- Born: Littleton Waller Tazewell Bradford July 16, 1848 Norfolk, Virginia, U.S.
- Died: July 15, 1918 (aged 69) Norfolk, Virginia, U.S.
- Burial place: Elmwood Cemetery (Norfolk, Virginia)
- Education: Virginia Military Institute University of Virginia
- Known for: Founder of Pi Kappa Alpha

= Littleton Waller Tazewell Bradford =

American politician (1848–1918)

Littleton Waller Tazewell Bradford (July 16, 1848 - July 15, 1918) was a Virginia politician and was a co-founder of Pi Kappa Alpha fraternity.

==Early life==
Littleton Waller Tazewell Bradford was born in Norfolk, Virginia in 1848 to Anne Elizabeth (née Tazewell) and Edmund Bradford. His father was a veteran and graduate of the United States Military Academy, originally from Philadelphia. Bradford grew up on his parents' estate in Princess Anne County. On his paternal side, he was a descendant of William Bradford. On his maternal side, he was a descendant of Henry Tazewell. His maternal grandfather was Littleton Waller Tazewell, former Governor of Virginia and former president pro tempore of the United States Senate.

Bradford was educated first at Norfolk Academy. He enrolled as a cadet at the Virginia Military Institute (V.M.I.) on February 6, 1865, and was assigned to the class of 1868. At the time, V.M.I.'s cadets were headquartered in Richmond, Virginia where they supported the defense of the Confederacy's capital. His cadetship lasted until April 1865, when the corps was disbanded as Federal troops moved on Richmond. The cadets were directed to escape the best way possible; Bradford escaped in a canal boat, taking refuge with relatives further up the James River.

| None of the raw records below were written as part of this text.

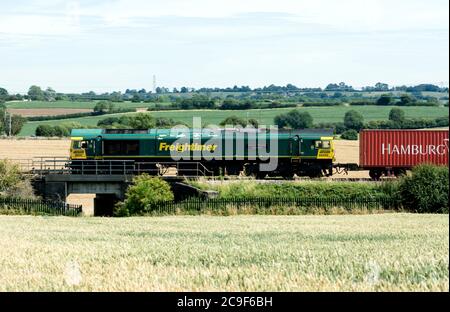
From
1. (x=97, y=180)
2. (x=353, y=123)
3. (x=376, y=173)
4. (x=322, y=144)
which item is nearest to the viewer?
(x=97, y=180)

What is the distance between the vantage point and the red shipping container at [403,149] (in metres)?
51.6

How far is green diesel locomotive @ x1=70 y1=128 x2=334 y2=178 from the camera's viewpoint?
52.1 metres

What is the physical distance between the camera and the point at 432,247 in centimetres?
1962

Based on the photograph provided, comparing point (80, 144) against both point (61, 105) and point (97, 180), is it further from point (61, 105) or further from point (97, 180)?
point (61, 105)

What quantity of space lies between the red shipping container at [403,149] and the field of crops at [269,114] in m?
58.5

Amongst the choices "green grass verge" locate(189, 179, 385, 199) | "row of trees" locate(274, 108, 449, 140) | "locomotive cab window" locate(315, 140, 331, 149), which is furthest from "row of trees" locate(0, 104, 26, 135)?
"green grass verge" locate(189, 179, 385, 199)

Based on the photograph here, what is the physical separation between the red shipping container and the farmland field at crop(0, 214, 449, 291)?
76.5ft

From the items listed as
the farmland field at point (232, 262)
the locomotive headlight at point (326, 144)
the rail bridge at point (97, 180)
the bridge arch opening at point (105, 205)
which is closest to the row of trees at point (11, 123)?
the rail bridge at point (97, 180)

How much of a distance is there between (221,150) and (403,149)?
10964 millimetres

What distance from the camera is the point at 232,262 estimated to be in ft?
54.7

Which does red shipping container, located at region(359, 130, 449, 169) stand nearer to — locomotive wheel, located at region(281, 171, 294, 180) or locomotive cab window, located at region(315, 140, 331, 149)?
locomotive cab window, located at region(315, 140, 331, 149)

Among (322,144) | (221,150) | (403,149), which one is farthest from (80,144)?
(403,149)
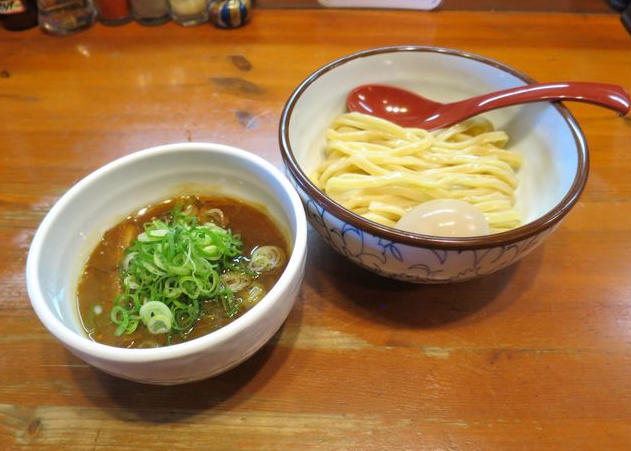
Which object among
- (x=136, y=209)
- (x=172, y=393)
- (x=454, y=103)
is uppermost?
(x=454, y=103)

After the war, Bradford attended the University of Virginia. He studied medicine and shared 47 West Range with his cousin, Frederick Southgate Taylor. Bradford and Taylor joined four others in founding the Pi Kappa Alpha fraternity on March 1, 1868. All six founders had been friends at V.M.I. However, he dropped out of college and entered business in Norfolk.

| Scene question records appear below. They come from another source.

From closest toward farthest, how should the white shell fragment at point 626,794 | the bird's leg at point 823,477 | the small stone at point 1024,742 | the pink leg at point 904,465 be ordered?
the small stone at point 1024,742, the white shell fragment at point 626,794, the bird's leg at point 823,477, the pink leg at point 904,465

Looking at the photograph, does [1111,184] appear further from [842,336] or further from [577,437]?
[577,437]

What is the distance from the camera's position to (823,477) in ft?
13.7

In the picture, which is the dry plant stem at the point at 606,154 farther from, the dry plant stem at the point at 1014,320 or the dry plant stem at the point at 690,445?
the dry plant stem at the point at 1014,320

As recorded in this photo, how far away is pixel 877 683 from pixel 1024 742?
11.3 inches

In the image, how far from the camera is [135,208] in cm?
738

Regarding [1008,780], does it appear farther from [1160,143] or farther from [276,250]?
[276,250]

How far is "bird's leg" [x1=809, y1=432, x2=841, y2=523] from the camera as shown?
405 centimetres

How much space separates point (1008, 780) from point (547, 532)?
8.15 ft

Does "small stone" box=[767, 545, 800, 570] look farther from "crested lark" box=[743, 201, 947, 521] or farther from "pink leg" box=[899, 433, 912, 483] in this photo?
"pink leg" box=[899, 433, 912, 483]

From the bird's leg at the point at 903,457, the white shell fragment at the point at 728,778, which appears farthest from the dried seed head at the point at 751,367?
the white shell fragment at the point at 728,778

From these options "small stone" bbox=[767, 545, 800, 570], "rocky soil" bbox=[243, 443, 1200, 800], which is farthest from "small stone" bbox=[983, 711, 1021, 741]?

Bradford legally changed his surname to Tazewell, adopting the name of his maternal grandfather who had no male heir. This change was made after the death of his uncle John Tazewell in 1869.

== Career ==
Bradford, now known by the surname Tazewell, was active in business and civic life in Norfolk. For twenty years, he was on the Norfolk Common Council from the Third Ward. He served as its vice-president, chairman of the street committee, and as a member of the public parks committee. He was also a member of the Chamber of Commerce, serving on its fire committee which worked to lower insurance rates in Norfolk.

== Personal life ==
Tazewell married Mary Louise Walker on November 6, 1883. They had three children, Littleton Waller Tazewell Jr., Calvert Walke Tazewell, and Edmund Bradford Tazewell. They lived on Duke Street in Norfolk.

He was a founder and member of the Chesapeake Boat Club, where he assembled an all-Pi Kappa Alpha crew. He was a member of the Christ Episcopal Church in Norfolk and served on its vestry.

He died on July 15, 1918. He is interred in Elmwood Cemetery in Norfolk, near his cousin Frederick Southgate Taylor.